Abstract

Biomembranes are characterised by diversity in the composition of the lipids they contain and the local environments these lipids occupy. The principles that govern the lateral distribution of lipids in a heterogeneous system have important implications for membrane structure and function. Modelling equilibrium lateral distributions with atomistic detail using molecular dynamics (MD) simulation is challenging due to the very long trajectories needed for lipid lateral diffusion.

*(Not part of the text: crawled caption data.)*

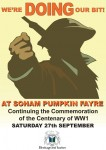 pumpkin fair poster copy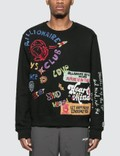 Billionaire Boys Club Future Crewneck Sweatshirt Picutre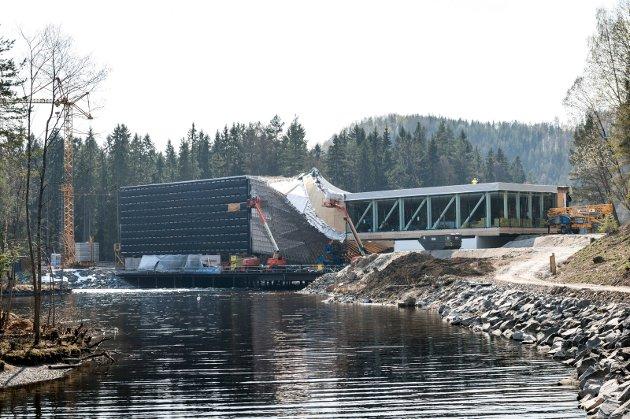 Under bygging: Åpningen er satt til 18. september.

A mixed MD/Monte Carlo (MC) approach relying on configuration-bias MC mutation moves allows fluctuations in local composition to occur without diffusion and has been applied to several simple mixtures. Mixtures of saturated-tail lipids differing in tail length by four carbons per tail showed lateral distribution in the fluid phase indistinguishable from random mixing, but with a distinct tendency for short-tailed lipids to cluster together within the gel phase. Local environment influenced local composition strongly at edge defects, weakly in the neighbourhood of a transmembrane helical peptide under conditions of hydrophobic mismatch and to no measurable extent in a curved bilayer. The use of an isomolar semi-grand canonical ensemble also enables insight into the phase coexistence between the gel and fluid phases in a binary mixture and between the liquid-ordered and liquid-disordered systems in ternary, cholesterol-containing system.